Securing JMS communications in Liberty by using SSL

You can configure the transportSecurity-1.0 feature to enable secure communication between the two Liberty servers.

Before you begin

To secure JMS communications by using SSL, you must configure the SSL feature by providing SSL certificate-related configurations. For more information, see Enabling SSL communication in Liberty.

Procedure

  1. Configure SSL on the server.
    • Service integration bus has the following default SSL configuration.
      <wasJmsEndpoint
	host="*"
	wasJmsSSLPort="7286" >
<wasJmsEndpoint/>

      Service integration bus inbound uses the <keyStore> element as the default SSL configuration. See Enabling SSL communication in Liberty for detailed information.

    • To modify the configuration to point to a different SSL configuration other than the default, refer to the following example.
      <keyStore id="customKeyStore" location="key.jks" type="JKS" password="{xor}NDombm1s" />

	<ssl id="CustomSslNewOptions" keyStoreRef="customKeyStore"/>

	<wasJmsEndpoint
		host="*"
		wasJmsSSLPort="7286">
	<sslOptions sslRef="CustomSslNewOptions" />
	</wasJmsEndpoint>
    • If the <wasJmsEndpoint> configuration is successful, then the service integration bus successfully bounds to port 7286 for secure communications. The JMS client can connect to the messaging engine in a secure way by using SSL.
  2. Configuring the client.

_Explore the material_
• A. Can you repeat the JMS SSL text from "To secure JMS" to "for detailed information."?
• B. Answer these from the JMS SSL text:
(i) Which feature can you configure to enable secure communication between the two Liberty servers?
(ii) Which element does service integration bus inbound use as the default SSL configuration?
(iii) What port does the service integration bus bind to for secure communications when the <wasJmsEndpoint> configuration succeeds?
The material has nothing to do with the JMS SSL text.

_Given material_

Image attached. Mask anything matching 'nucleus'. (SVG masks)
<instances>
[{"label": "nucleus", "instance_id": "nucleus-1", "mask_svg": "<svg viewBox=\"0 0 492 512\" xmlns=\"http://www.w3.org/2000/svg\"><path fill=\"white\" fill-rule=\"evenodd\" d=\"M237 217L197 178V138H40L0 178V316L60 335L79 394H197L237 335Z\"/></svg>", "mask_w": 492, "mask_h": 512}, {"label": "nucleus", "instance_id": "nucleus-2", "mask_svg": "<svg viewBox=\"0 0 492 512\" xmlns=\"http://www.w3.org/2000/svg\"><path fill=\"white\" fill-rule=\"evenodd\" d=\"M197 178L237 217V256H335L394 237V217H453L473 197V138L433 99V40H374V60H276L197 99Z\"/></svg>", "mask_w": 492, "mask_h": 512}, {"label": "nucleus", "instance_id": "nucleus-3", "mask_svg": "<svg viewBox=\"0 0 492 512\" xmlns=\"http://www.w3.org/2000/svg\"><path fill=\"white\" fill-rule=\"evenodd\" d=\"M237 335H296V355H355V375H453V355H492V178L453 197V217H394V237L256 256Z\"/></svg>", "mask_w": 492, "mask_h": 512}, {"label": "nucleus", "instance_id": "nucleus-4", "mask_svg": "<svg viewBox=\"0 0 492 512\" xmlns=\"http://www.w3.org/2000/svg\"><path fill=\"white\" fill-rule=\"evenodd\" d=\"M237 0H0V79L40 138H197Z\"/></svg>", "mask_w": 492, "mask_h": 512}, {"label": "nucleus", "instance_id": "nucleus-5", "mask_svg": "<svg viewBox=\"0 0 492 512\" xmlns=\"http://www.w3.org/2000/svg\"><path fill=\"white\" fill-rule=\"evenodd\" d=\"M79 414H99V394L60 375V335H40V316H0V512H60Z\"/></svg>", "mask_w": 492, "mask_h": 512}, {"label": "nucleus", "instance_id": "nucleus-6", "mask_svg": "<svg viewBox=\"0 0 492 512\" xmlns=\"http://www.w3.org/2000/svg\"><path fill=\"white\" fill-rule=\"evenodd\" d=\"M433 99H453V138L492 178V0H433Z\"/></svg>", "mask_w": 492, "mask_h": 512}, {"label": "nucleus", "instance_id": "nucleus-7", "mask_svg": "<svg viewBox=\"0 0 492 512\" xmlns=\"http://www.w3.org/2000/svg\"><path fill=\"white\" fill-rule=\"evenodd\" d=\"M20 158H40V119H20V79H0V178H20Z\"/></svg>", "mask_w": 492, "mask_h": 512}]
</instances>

_Your responses_
• A.
To secure JMS communications by using SSL, you must configure the SSL feature by providing SSL certificate-related configurations. For more information, see Enabling SSL communication in Liberty.

Procedure

  1. Configure SSL on the server.
    • Service integration bus has the following default SSL configuration.
      <wasJmsEndpoint
	host="*"
	wasJmsSSLPort="7286" >
<wasJmsEndpoint/>

      Service integration bus inbound uses the <keyStore> element as the default SSL configuration. See Enabling SSL communication in Liberty for detailed information.

• B.
(i) The transportSecurity-1.0 feature.
(ii) The <keyStore> element.
(iii) Port 7286.